Madeleine: I have four children, so I’ve read tons of children’s books! I love kids’ stories, their playfulness in particular, but also the object itself: the illustrations, the hard covers, the large pages… As a mother, I also loved all the moments I spent reading with my kids. Visiting libraries, going to story time, reading stories before bedtime… They’re great memories.
My writing style, which is very straightforward, lends itself well to this type of literature. I like the freedom. I feel that I can say anything, and I just have to figure out how to go about it. Every word counts and must be chosen carefully. In short, it’s right up my alley.
H: Tell us about your creative process.
M: I almost always start with an everyday event. In fact, I always say that in my books, nothing really happens! The “events” are often very much internal.
I like to get inside the heads of my characters, to make their inner voice speak out. I love streams of consciousness. For me, what counts when I write is to tell something that’s true. Not biographical, necessarily, but real, reflective of reality. I want people to think, “this person really exists.” I want them to understand how he or she thinks. It has to be coherent. Once I have a starting point, I go all in: no plan, no goal. I follow the story where it leads me without trying to control it. I don’t have a didactic approach at all; I don’t try to get a message across. I try to stay close to my characters, to understand them, to grasp their essence.
Once I have an outline of the story, I strip it away. I remove anything that seems superfluous. I trust that my reader will see who my characters are by their actions and by how the story unfolds. I know I don’t need to explain everything.
This process applies to all literature, whether for children or adults.
H: What inspires you?
M: Daily life, people, my own demons, other people’s books, history.

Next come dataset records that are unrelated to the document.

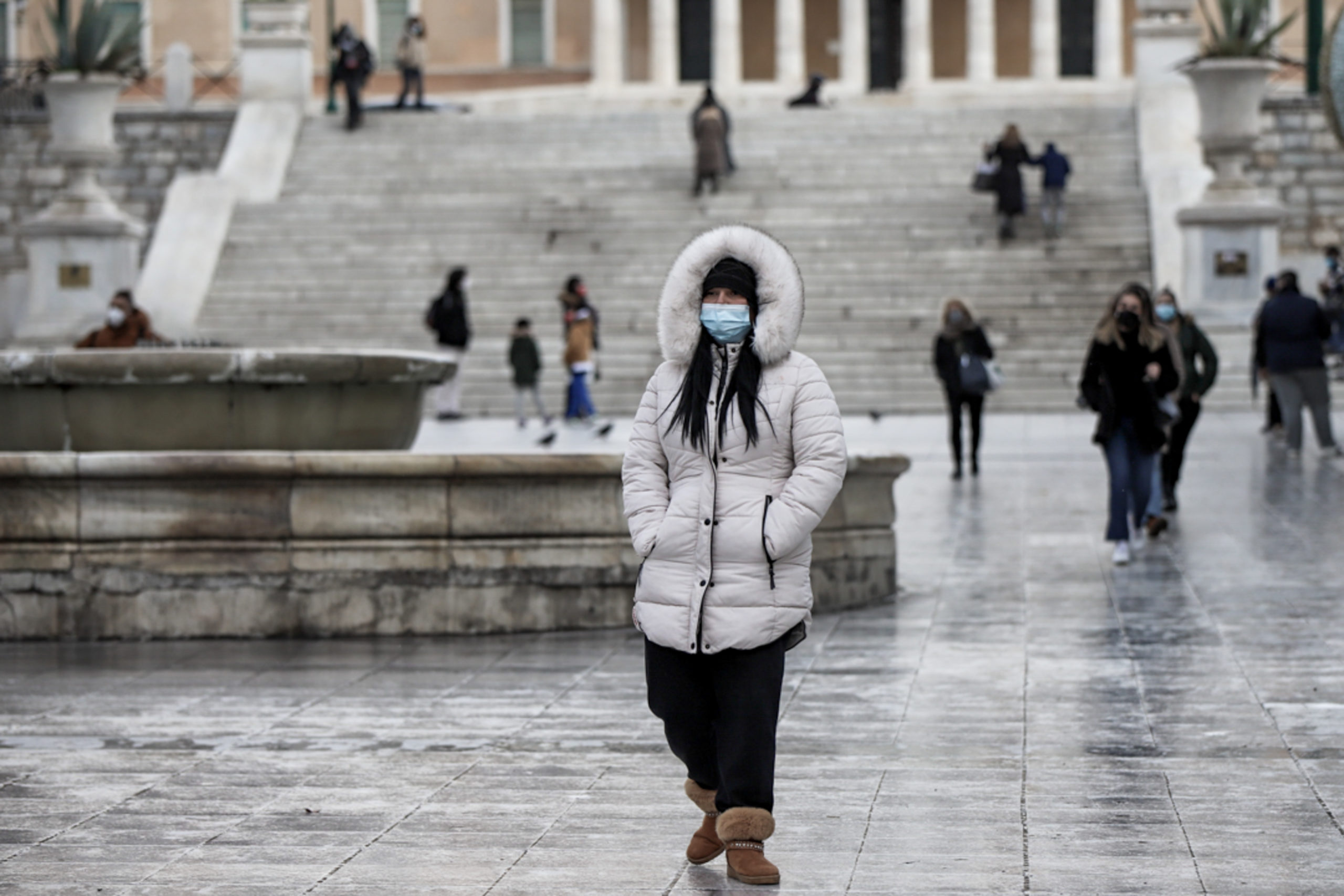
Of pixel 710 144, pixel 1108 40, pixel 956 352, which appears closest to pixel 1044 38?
pixel 1108 40

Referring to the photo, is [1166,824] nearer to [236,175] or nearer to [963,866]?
[963,866]

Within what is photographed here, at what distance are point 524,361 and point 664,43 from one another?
1217 inches

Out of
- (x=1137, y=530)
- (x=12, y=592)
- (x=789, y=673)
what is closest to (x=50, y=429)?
(x=12, y=592)

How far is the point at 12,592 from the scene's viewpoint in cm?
962

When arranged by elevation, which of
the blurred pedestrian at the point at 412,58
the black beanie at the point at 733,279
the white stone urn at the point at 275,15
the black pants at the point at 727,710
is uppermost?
the white stone urn at the point at 275,15

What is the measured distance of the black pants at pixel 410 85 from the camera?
35844 mm

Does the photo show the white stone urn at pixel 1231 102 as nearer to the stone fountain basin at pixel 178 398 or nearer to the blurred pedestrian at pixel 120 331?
the blurred pedestrian at pixel 120 331

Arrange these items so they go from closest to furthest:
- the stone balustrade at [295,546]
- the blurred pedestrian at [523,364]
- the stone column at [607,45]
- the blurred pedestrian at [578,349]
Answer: the stone balustrade at [295,546], the blurred pedestrian at [523,364], the blurred pedestrian at [578,349], the stone column at [607,45]

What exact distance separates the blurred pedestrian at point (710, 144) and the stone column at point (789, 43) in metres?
20.4

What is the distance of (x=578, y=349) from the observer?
71.6ft

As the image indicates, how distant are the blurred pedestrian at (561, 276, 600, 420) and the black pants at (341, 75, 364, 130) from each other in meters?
11.5

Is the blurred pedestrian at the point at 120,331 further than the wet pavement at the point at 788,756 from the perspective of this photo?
Yes

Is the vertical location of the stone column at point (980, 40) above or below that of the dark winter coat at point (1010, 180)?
above

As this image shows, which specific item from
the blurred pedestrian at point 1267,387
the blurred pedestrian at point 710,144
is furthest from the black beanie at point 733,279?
the blurred pedestrian at point 710,144
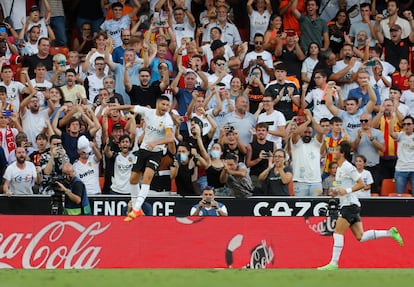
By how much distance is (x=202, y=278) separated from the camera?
12.5 metres

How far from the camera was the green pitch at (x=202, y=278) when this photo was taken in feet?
39.5

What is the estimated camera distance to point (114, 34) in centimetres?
2273

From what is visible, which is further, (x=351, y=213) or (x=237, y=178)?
(x=237, y=178)

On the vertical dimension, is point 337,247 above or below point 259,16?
below

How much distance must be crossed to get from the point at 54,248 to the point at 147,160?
2162mm

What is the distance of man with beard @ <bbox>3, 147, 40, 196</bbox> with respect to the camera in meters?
18.6

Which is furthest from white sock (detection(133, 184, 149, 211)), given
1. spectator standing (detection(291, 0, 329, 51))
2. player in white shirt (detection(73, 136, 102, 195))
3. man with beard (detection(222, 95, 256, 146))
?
spectator standing (detection(291, 0, 329, 51))

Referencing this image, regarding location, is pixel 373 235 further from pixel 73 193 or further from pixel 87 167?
pixel 87 167

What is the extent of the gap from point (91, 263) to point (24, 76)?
486 cm

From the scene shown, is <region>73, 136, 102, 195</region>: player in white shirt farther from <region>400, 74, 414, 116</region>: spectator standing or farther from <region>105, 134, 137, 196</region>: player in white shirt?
<region>400, 74, 414, 116</region>: spectator standing

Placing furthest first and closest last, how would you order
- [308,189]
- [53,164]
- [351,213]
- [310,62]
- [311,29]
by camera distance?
[311,29] < [310,62] < [308,189] < [53,164] < [351,213]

H: This isn’t your first publication. How is this release different from previous ones? How is it similar?
M: I wrote Madame J. et les paquebots over five years ago! I wrote it quickly, but the road to getting it published was tortuous. It was a very important book to me when I wrote it, but I became detached from it over time. And with the current climate, I was prepared for it to go completely unnoticed. So it’s a really pleasant surprise that it’s been so well received. But at the same time, it’s strange to dive back into this story now that I’m elsewhere in my creative process.
The other curious thing is that my book has some autobiographical elements to it. It’s an amalgam of several periods of my life. And it’s the first time I’ve written something so personal. So, the book’s publication, and the way it’s being received, it feels different this time around. It’s stirring up more stuff.
H: Do you have any other writing projects in the works?
M: I have another children’s book coming out this fall, with illustrator Agathe BB. I have a third one in the works, too. And I also have a novel, for adults this time, that should be published in the fall of 2023. Otherwise, I have a lot of projects in the works and in my head, but I never have any time! I would need a second life to get everything done. Long live BBR’s flexible schedule – and my kids growing up!